START Data for review

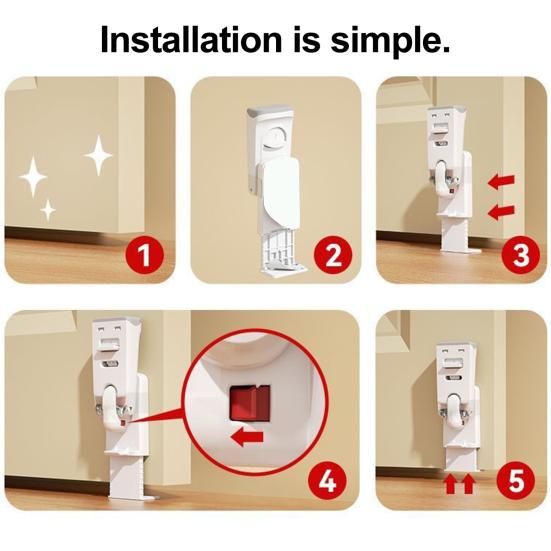 Installation is simple.

1

2

3

4

5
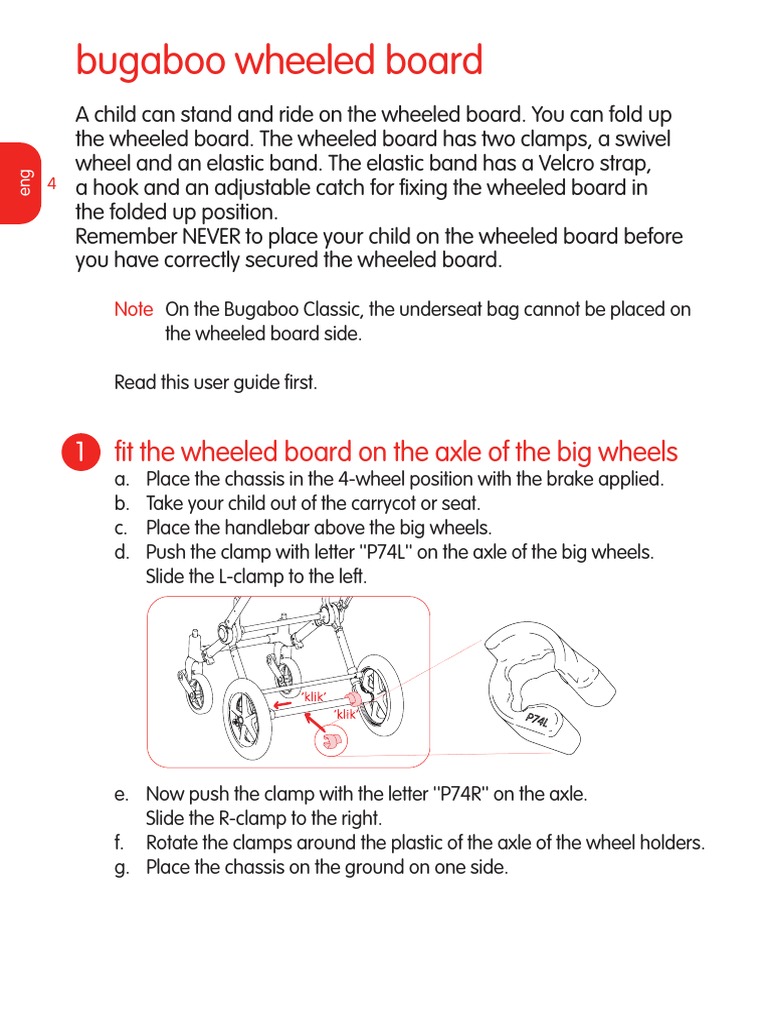 bugaboo wheeled board

eng 4

A child can stand and ride on the wheeled board. You can fold up the wheeled board. The wheeled board has two clamps, a swivel wheel and an elastic band. The elastic band has a Velcro strap, a hook and an adjustable catch for fixing the wheeled board in the folded up position.
Remember NEVER to place your child on the wheeled board before you have correctly secured the wheeled board.

Note On the Bugaboo Classic, the underseat bag cannot be placed on the wheeled board side.

Read this user guide first.

1 fit the wheeled board on the axle of the big wheels
a. Place the chassis in the 4-wheel position with the brake applied.
b. Take your child out of the carrycot or seat.
c. Place the handlebar above the big wheels.
d. Push the clamp with letter "P74L" on the axle of the big wheels. Slide the L-clamp to the left.

'klik'
'klik'
P74L

e. Now push the clamp with the letter "P74R" on the axle. Slide the R-clamp to the right.
f. Rotate the clamps around the plastic of the axle of the wheel holders.
g. Place the chassis on the ground on one side.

END Data for review

Exercise details: Output the entries verbatim but drop the images.

Reply:
 Installation is simple.

1

2

3

4

5
 bugaboo wheeled board

eng 4

A child can stand and ride on the wheeled board. You can fold up the wheeled board. The wheeled board has two clamps, a swivel wheel and an elastic band. The elastic band has a Velcro strap, a hook and an adjustable catch for fixing the wheeled board in the folded up position.
Remember NEVER to place your child on the wheeled board before you have correctly secured the wheeled board.

Note On the Bugaboo Classic, the underseat bag cannot be placed on the wheeled board side.

Read this user guide first.

1 fit the wheeled board on the axle of the big wheels
a. Place the chassis in the 4-wheel position with the brake applied.
b. Take your child out of the carrycot or seat.
c. Place the handlebar above the big wheels.
d. Push the clamp with letter "P74L" on the axle of the big wheels. Slide the L-clamp to the left.

'klik'
'klik'
P74L

e. Now push the clamp with the letter "P74R" on the axle. Slide the R-clamp to the right.
f. Rotate the clamps around the plastic of the axle of the wheel holders.
g. Place the chassis on the ground on one side.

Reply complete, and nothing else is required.